Activity: Only one stretch of the records below is wanted: the lines from the one holding "forest tree isolated" through the one holding "Rife Single Monitor". Return it exactly, both ends included.

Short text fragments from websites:
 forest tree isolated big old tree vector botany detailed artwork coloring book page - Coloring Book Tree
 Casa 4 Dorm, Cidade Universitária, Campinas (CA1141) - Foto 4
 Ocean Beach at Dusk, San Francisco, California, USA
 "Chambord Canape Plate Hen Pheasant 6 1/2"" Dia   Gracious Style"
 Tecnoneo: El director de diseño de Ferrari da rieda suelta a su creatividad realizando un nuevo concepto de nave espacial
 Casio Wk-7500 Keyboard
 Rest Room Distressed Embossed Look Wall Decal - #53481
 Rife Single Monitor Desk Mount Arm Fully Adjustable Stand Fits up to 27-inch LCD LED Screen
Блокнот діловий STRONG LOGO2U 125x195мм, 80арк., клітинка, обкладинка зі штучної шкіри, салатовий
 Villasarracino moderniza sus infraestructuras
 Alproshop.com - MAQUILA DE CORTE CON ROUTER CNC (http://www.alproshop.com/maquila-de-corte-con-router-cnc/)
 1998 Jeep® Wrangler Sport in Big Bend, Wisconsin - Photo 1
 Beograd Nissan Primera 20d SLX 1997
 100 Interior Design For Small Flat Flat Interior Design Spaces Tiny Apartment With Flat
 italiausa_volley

---

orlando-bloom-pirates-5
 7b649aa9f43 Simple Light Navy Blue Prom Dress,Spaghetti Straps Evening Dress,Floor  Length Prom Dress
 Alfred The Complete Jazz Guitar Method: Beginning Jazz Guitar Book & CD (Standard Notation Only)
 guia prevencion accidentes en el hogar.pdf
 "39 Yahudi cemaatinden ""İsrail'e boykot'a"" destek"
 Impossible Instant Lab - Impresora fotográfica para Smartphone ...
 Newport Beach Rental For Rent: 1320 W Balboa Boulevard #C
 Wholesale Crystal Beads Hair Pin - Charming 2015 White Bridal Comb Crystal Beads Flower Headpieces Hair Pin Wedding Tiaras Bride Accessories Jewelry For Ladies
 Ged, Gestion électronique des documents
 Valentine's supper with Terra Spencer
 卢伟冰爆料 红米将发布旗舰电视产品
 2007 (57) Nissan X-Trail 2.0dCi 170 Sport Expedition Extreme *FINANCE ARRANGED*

* * *

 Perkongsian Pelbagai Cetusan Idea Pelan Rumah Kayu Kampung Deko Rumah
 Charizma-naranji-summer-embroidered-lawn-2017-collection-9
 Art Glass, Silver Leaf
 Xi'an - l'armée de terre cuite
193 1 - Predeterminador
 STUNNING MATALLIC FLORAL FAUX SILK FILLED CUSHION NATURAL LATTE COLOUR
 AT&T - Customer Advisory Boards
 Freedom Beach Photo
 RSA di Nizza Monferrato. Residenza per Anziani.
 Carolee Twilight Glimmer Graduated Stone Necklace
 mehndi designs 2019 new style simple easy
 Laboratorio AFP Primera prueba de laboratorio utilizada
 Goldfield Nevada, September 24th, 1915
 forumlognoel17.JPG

Exercise answer:
 forest tree isolated big old tree vector botany detailed artwork coloring book page - Coloring Book Tree
 Casa 4 Dorm, Cidade Universitária, Campinas (CA1141) - Foto 4
 Ocean Beach at Dusk, San Francisco, California, USA
 "Chambord Canape Plate Hen Pheasant 6 1/2"" Dia   Gracious Style"
 Tecnoneo: El director de diseño de Ferrari da rieda suelta a su creatividad realizando un nuevo concepto de nave espacial
 Casio Wk-7500 Keyboard
 Rest Room Distressed Embossed Look Wall Decal - #53481
 Rife Single Monitor Desk Mount Arm Fully Adjustable Stand Fits up to 27-inch LCD LED Screen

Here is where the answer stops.